» **What is needed**: Please write out all the data that follows exactly, without the pictures.

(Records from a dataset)
☆ ☆ ☆ ☆ ☆ ☆ ☆
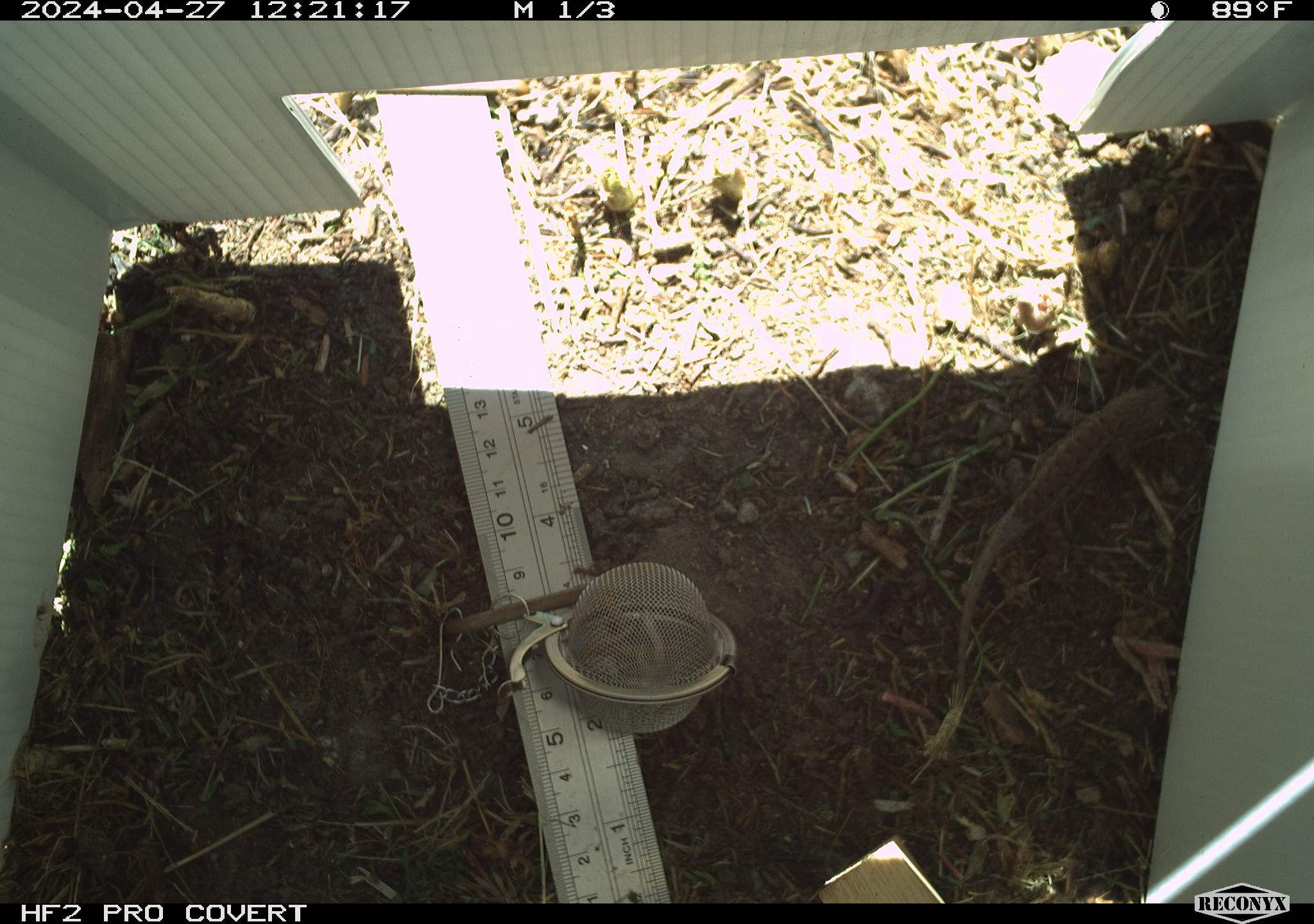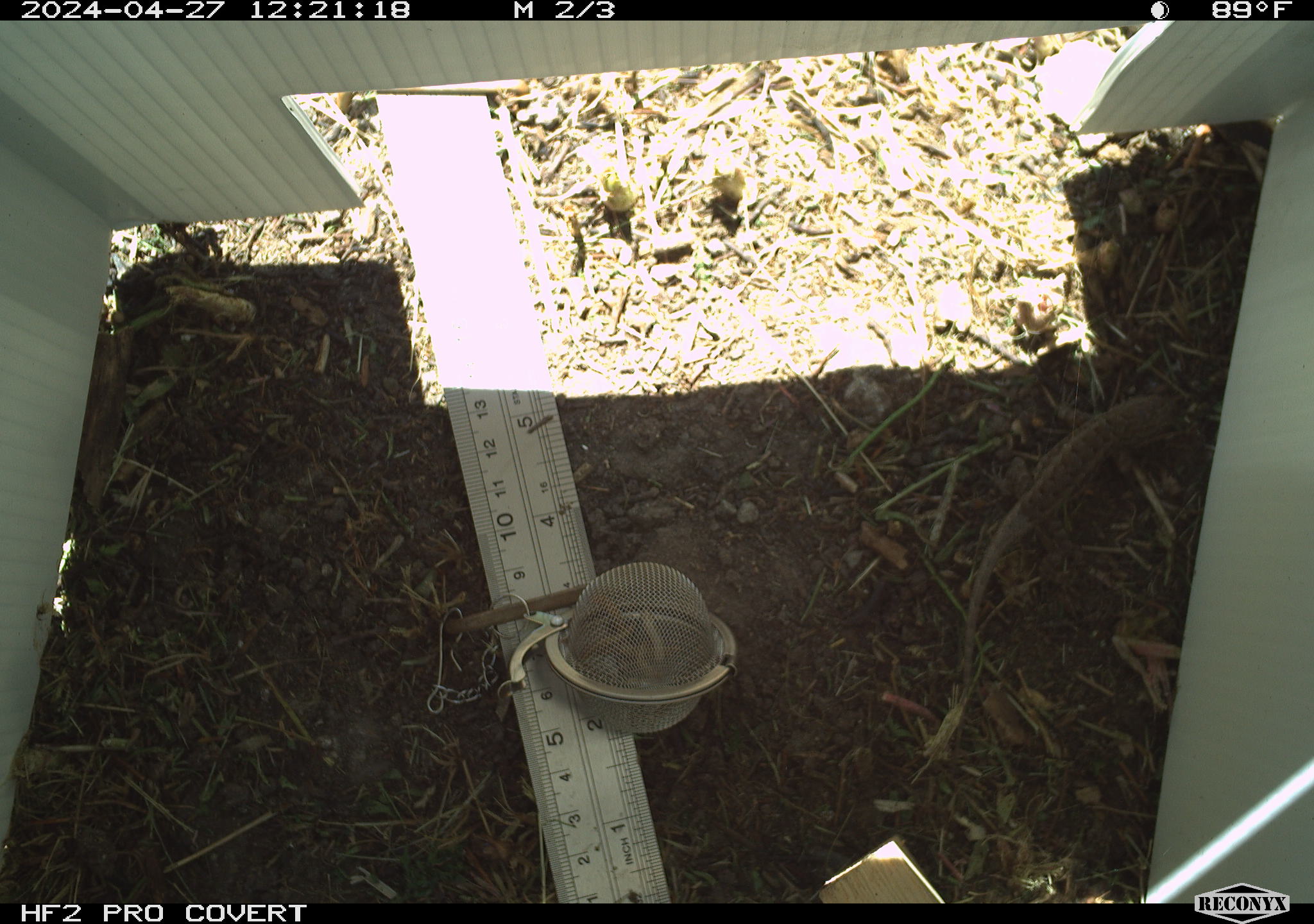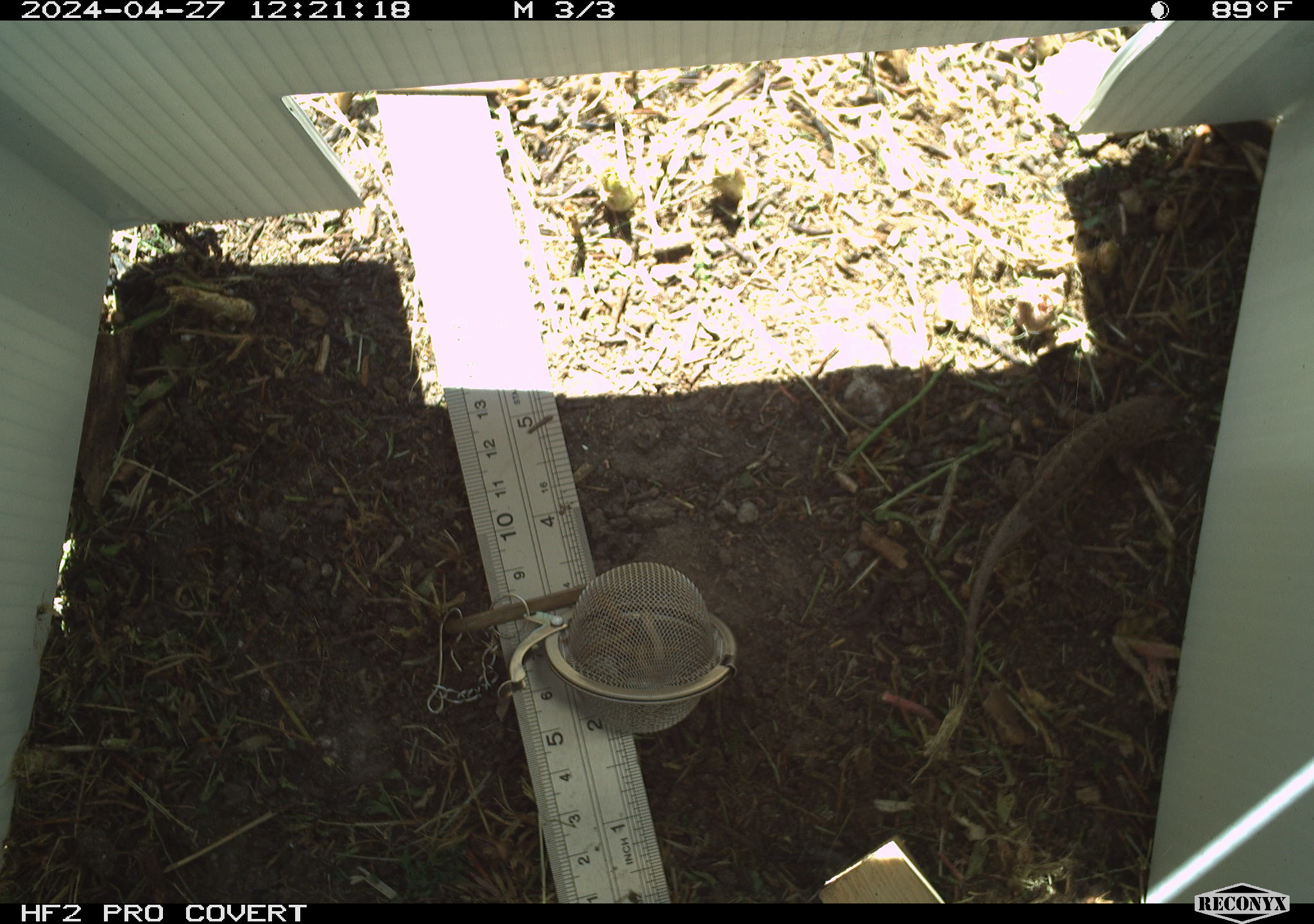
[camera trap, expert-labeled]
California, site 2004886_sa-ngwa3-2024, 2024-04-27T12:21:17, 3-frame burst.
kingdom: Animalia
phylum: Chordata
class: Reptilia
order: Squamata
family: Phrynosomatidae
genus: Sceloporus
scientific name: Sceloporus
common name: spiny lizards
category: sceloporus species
☆ ☆ ☆ ☆ ☆ ☆ ☆
» **Answer to the exercise**:
[camera trap, expert-labeled]
California, site 2004886_sa-ngwa3-2024, 2024-04-27T12:21:17, 3-frame burst.
kingdom: Animalia
phylum: Chordata
class: Reptilia
order: Squamata
family: Phrynosomatidae
genus: Sceloporus
scientific name: Sceloporus
common name: spiny lizards
category: sceloporus species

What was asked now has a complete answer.